Summary of the average porosity, characteristic feature size, and their standard deviations as a function of position within the sample
Thresholding | Porosity ± standard deviation (%) | Characteristic feature size, Sv−1 ± standard deviation (nm) |
---|---|---|
Lower absorption | 62.3 ± 3.3 | 16.1 ± 0.8 |
Medium absorption | 68.4 ± 3.4 | 17.4 ± 1.2 |
Higher absorption | 74.0 ± 3.5 | 19.6 ± 1.9 |
Thresholding | Porosity ± standard deviation (%) | Characteristic feature size, Sv−1 ± standard deviation (nm) |
---|---|---|
Lower absorption | 62.3 ± 3.3 | 16.1 ± 0.8 |
Medium absorption | 68.4 ± 3.4 | 17.4 ± 1.2 |
Higher absorption | 74.0 ± 3.5 | 19.6 ± 1.9 |
4 Summary
We used Fresnel CDI to image a nanoporous gold sample with diameter ∼500 nm and height ∼1.5 µm. Diffraction patterns collected at every 5 deg were reconstructed into projections of the sample absorption, which were then reconstructed into a 3D volume by tomographic methods.
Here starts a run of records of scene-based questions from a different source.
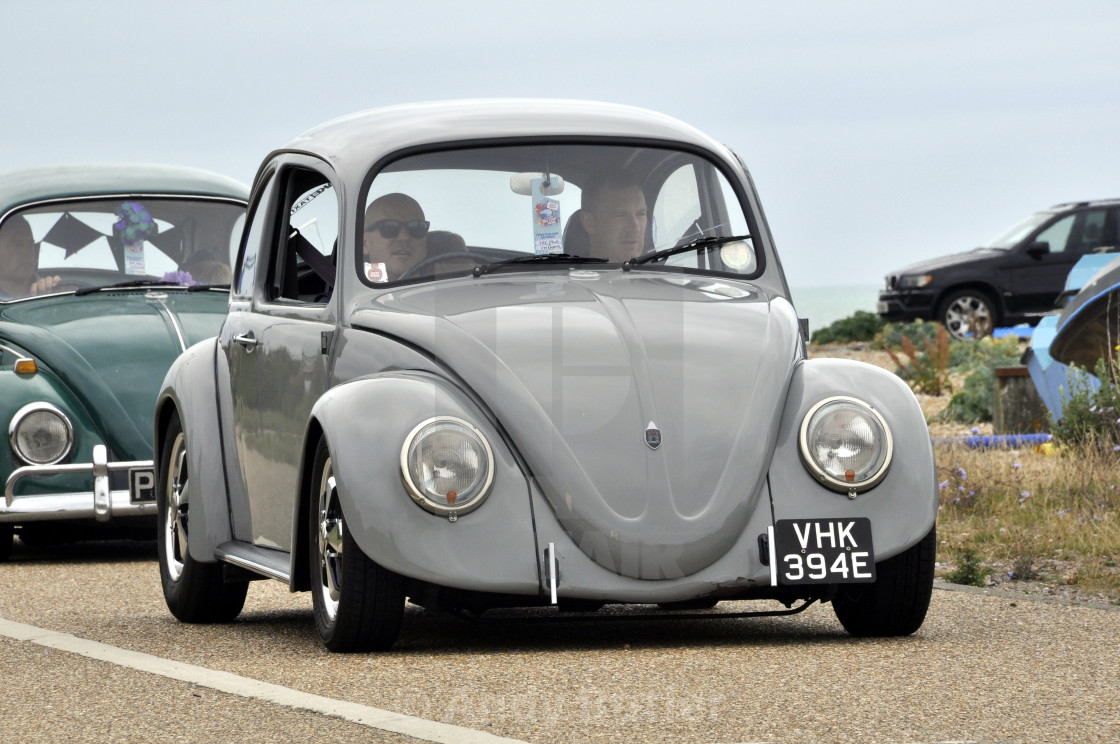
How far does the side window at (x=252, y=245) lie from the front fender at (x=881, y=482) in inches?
105

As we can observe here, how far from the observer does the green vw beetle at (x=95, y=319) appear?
10.4m

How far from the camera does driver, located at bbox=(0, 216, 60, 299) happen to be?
11.1 meters

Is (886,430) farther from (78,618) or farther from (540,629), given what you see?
(78,618)

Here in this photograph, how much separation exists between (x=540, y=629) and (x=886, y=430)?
5.14 ft

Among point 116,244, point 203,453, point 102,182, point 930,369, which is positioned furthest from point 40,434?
point 930,369

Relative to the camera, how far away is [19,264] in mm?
11227

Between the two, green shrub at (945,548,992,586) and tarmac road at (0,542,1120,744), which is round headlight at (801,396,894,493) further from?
green shrub at (945,548,992,586)

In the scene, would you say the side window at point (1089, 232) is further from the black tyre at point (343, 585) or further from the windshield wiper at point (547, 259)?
the black tyre at point (343, 585)

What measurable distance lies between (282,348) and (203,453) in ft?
2.78

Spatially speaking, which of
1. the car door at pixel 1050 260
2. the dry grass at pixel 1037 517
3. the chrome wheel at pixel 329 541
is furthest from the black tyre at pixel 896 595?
the car door at pixel 1050 260

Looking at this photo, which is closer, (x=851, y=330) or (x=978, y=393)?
(x=978, y=393)

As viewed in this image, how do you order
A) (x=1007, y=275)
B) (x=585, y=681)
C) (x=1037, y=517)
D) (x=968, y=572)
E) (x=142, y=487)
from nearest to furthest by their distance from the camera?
(x=585, y=681) → (x=968, y=572) → (x=1037, y=517) → (x=142, y=487) → (x=1007, y=275)

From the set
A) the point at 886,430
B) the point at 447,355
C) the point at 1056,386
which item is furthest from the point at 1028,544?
the point at 1056,386

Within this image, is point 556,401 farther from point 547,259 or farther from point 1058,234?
point 1058,234
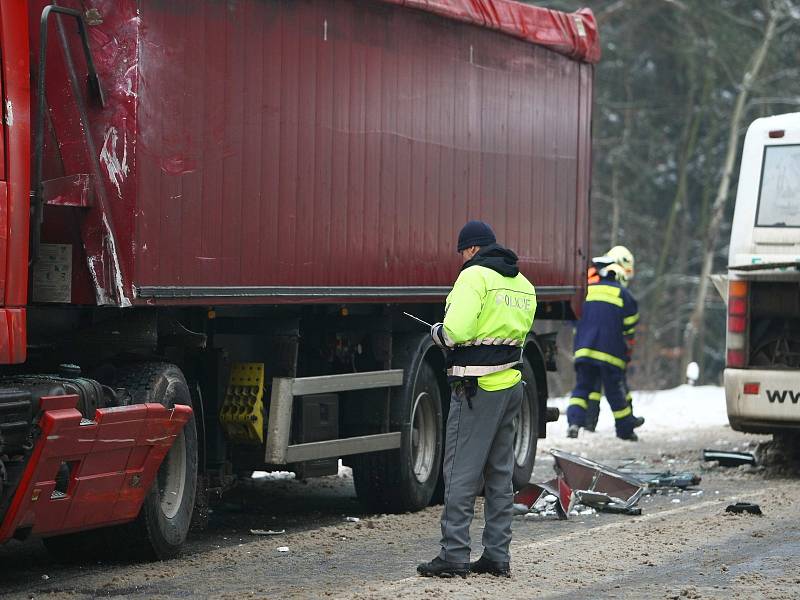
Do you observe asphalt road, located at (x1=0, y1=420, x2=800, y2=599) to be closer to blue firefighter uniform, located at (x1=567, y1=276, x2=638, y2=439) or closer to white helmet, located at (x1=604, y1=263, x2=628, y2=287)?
blue firefighter uniform, located at (x1=567, y1=276, x2=638, y2=439)

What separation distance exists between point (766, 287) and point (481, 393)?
18.9 feet

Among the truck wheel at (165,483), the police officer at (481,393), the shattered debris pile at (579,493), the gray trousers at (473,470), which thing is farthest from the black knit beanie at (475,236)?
the shattered debris pile at (579,493)

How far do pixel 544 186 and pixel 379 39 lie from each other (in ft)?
8.76

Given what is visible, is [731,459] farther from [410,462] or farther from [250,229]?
[250,229]

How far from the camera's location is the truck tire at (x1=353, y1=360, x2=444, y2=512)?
11.2 meters

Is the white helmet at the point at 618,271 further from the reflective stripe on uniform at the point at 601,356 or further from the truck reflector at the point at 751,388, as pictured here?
the truck reflector at the point at 751,388

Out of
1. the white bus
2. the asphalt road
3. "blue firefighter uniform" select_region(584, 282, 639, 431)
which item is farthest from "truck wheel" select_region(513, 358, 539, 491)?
"blue firefighter uniform" select_region(584, 282, 639, 431)

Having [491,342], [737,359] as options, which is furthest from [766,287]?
[491,342]

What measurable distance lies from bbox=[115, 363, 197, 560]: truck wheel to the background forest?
78.9 feet

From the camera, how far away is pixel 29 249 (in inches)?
309

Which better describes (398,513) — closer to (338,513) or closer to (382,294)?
(338,513)

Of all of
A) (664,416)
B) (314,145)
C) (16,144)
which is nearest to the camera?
(16,144)

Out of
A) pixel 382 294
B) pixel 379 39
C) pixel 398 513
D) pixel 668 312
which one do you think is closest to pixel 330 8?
pixel 379 39

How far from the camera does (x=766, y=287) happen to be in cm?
1353
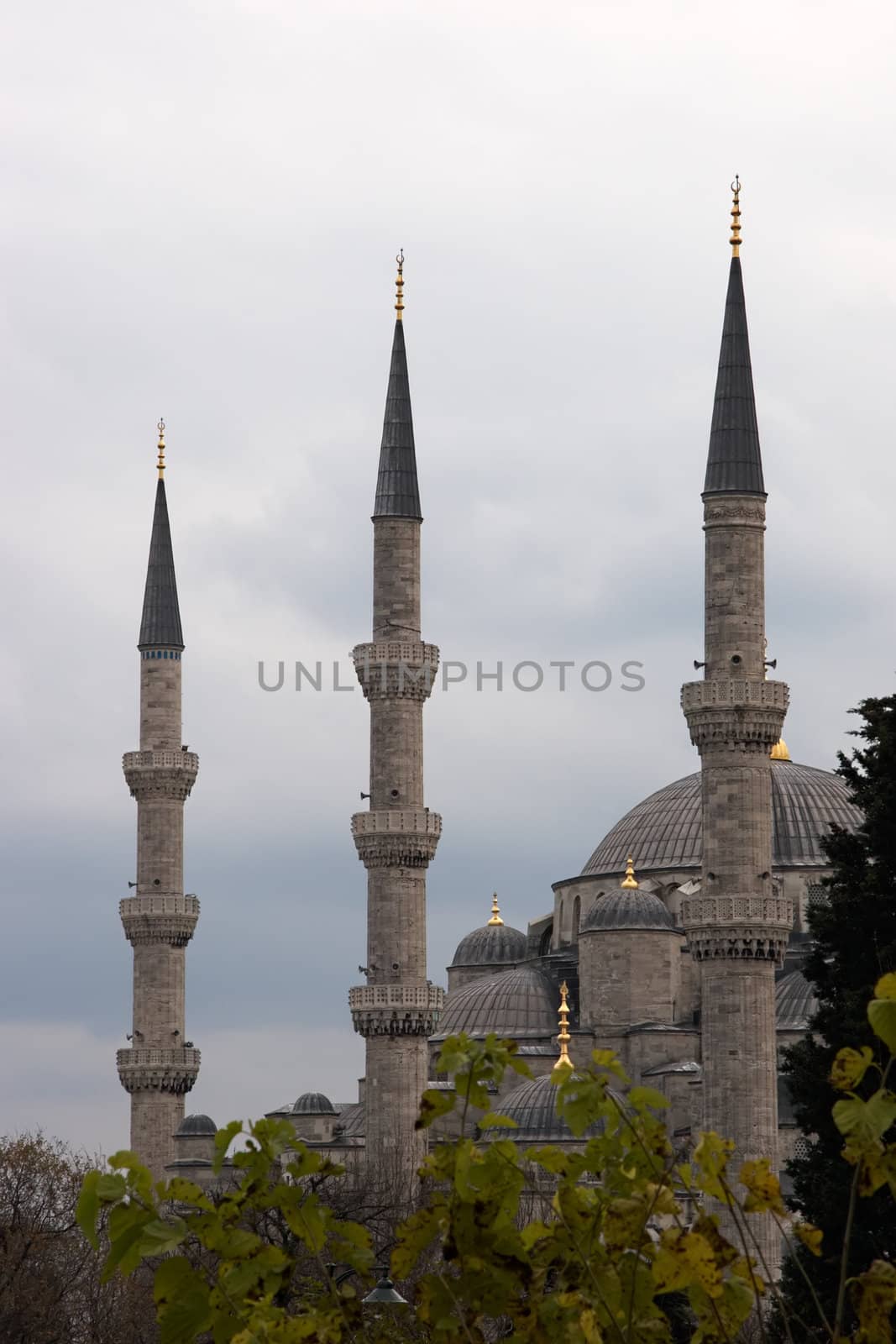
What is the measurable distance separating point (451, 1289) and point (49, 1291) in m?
24.9

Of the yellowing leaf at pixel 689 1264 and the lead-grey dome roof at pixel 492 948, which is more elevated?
the lead-grey dome roof at pixel 492 948

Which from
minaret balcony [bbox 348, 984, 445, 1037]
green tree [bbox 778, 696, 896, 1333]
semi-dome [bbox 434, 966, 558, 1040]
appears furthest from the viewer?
semi-dome [bbox 434, 966, 558, 1040]

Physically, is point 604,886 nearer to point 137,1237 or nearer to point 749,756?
point 749,756

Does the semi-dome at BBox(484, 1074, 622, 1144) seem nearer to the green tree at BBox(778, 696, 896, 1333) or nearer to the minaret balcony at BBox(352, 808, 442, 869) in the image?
the minaret balcony at BBox(352, 808, 442, 869)

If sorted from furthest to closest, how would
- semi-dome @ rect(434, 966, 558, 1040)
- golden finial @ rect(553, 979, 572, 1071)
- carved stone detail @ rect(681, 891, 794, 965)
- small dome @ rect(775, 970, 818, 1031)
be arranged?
semi-dome @ rect(434, 966, 558, 1040)
golden finial @ rect(553, 979, 572, 1071)
small dome @ rect(775, 970, 818, 1031)
carved stone detail @ rect(681, 891, 794, 965)

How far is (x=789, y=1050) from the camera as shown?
24484 mm

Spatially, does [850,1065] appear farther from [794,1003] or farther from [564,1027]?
[564,1027]

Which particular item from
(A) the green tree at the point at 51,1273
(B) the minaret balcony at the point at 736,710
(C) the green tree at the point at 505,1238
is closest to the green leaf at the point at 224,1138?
(C) the green tree at the point at 505,1238

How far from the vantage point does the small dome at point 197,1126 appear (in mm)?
57688

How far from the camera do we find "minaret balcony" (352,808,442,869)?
4675 centimetres

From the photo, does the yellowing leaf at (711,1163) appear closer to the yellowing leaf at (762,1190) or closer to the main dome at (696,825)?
the yellowing leaf at (762,1190)

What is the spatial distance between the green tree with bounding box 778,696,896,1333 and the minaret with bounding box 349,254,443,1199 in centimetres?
2212

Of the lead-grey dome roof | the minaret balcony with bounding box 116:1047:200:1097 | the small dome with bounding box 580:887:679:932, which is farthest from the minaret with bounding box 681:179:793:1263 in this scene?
the lead-grey dome roof

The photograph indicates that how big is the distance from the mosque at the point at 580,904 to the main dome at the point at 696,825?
0.08m
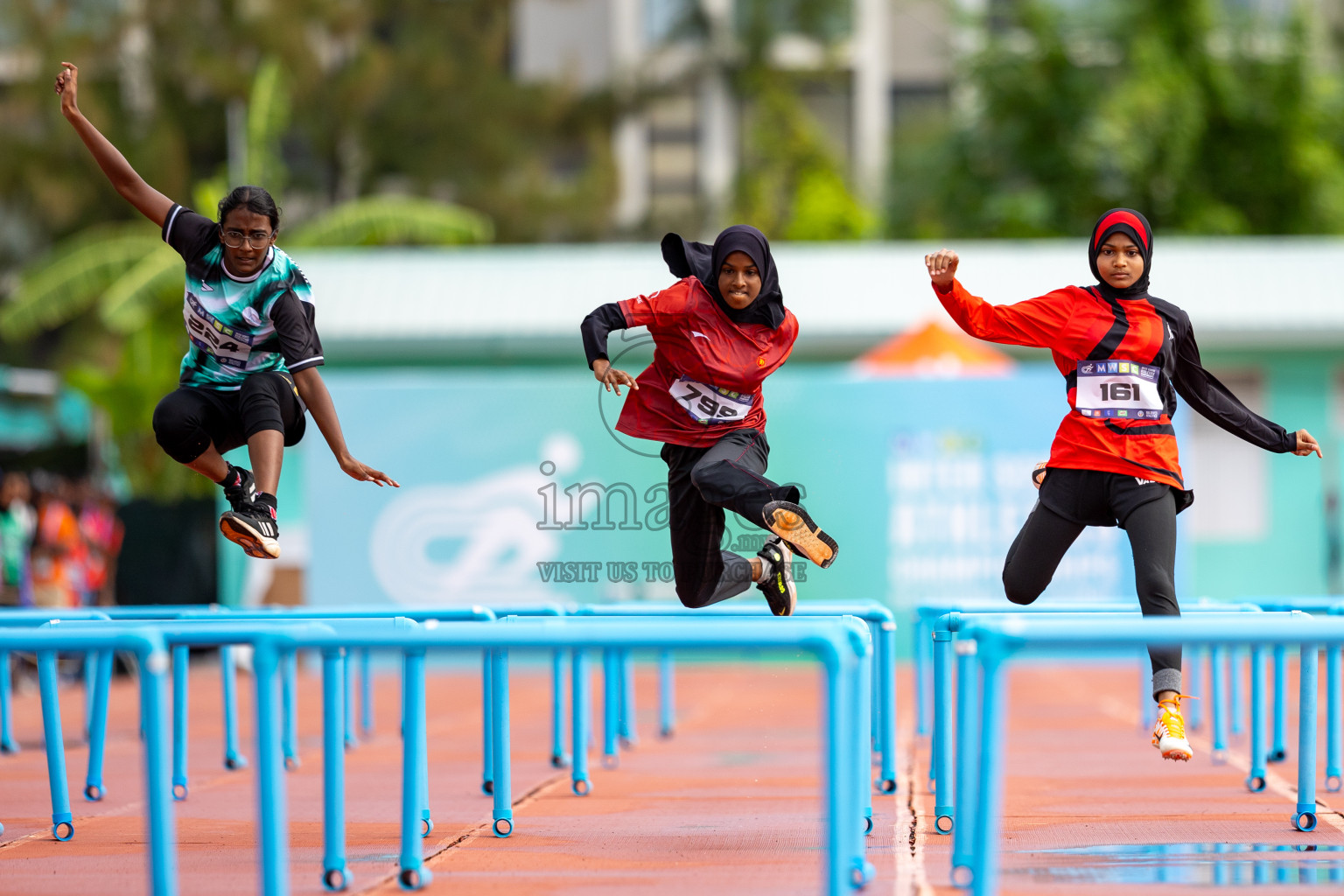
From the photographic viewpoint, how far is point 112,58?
30.8 m

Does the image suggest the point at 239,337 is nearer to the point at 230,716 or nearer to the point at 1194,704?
the point at 230,716

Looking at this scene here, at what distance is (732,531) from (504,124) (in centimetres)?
2456

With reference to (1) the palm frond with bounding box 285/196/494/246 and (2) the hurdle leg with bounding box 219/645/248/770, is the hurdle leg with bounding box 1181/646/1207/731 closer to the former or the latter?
(2) the hurdle leg with bounding box 219/645/248/770

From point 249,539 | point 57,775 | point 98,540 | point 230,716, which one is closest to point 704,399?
point 249,539

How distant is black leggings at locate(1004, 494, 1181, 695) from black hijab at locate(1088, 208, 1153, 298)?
761 mm

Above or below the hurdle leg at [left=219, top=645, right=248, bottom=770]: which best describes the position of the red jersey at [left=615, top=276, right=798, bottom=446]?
above

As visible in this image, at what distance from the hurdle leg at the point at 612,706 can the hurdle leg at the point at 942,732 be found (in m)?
2.23

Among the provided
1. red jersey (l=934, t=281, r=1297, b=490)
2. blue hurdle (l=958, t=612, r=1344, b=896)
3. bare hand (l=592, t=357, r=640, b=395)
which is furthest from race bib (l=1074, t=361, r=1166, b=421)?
bare hand (l=592, t=357, r=640, b=395)

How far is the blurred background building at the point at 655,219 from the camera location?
47.0 ft

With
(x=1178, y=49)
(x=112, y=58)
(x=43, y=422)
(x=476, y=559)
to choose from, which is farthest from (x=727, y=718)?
(x=112, y=58)

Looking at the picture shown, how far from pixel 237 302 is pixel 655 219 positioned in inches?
1088

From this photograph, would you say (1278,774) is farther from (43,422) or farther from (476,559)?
(43,422)

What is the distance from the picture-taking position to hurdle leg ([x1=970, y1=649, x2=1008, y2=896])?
399cm

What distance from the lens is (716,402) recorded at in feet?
20.4
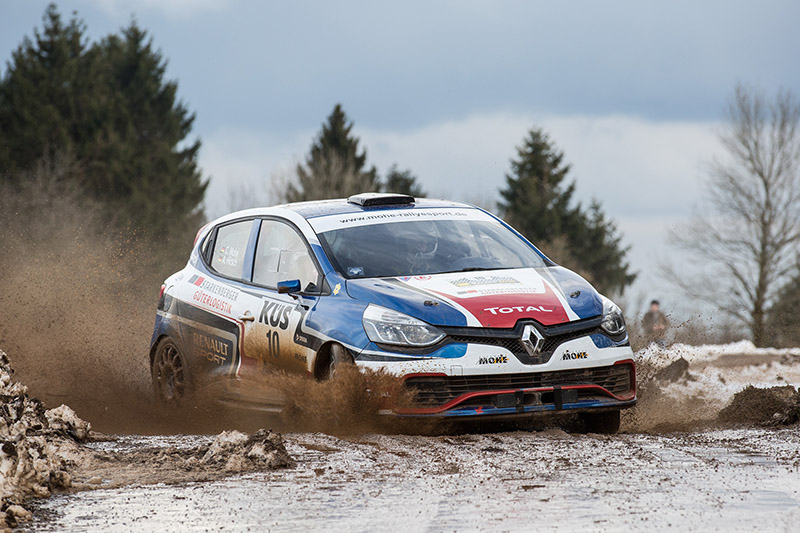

We calculated the porosity and ligament size distribution as a function of axial sample position from thin slabs extracted from the reconstructed 3D sample volume. Small variations in these parameters indicate that the free corrosion can be used to fabricate nanoporous gold with a nearly homogeneous pore distribution. This analysis provides valuable insight for developing devices including sensors and actuators and for energy-related applications such as catalysts, super-capacitors, and battery supports based on this material. In the future, Fresnel CDI with smaller angular step size for higher resolution characterization would be important to provide better 3D analysis. Future work can also utilize ptychographic tomography to further investigate the 3D morphology of materials fabricated by dealloying for energy-related applications.
Acknowledgment
The authors are grateful to Dr. Qun Shen and Professor David Dunand for encouraging this project. Enju Lima is acknowledged for her efforts in the experiment. The authors acknowledge the support of the Australian Research Council and the Australian Synchrotron Research Program. Work at the Advanced Photon Source and Center for Nanoscale Materials was supported by the U.S. Department of Energy, Office of Science, Office of Basic Energy Sciences (Contract No. DE-AC02-06CH11357). Karen Chen-Wiegart also acknowledges the support from the Department of Materials Science and Chemical Engineering, the College of Engineering and Applied Sciences, and the State University of New York at Stony Brook, as well as from the Brookhaven National Laboratory. This material is based on work supported by the National Science Foundation (Grant No. DMR-1752839). Karen Chen-Wiegart acknowledges the support provided via the Faculty Early Career Development Program (CAREER) and Metals and Metallic Nanostructures Program of National Science Foundation. This research used resources of the National Synchrotron Light Source II, a U.S. Department of Energy (DOE) Office of Science User Facility operated for the DOE Office of Science by Brookhaven National Laboratory (Contract No. DE-SC0012704). Chonghang Zhao is grateful for the support of a student fellowship by the Joint Photon Science Institute at Stony Brook University.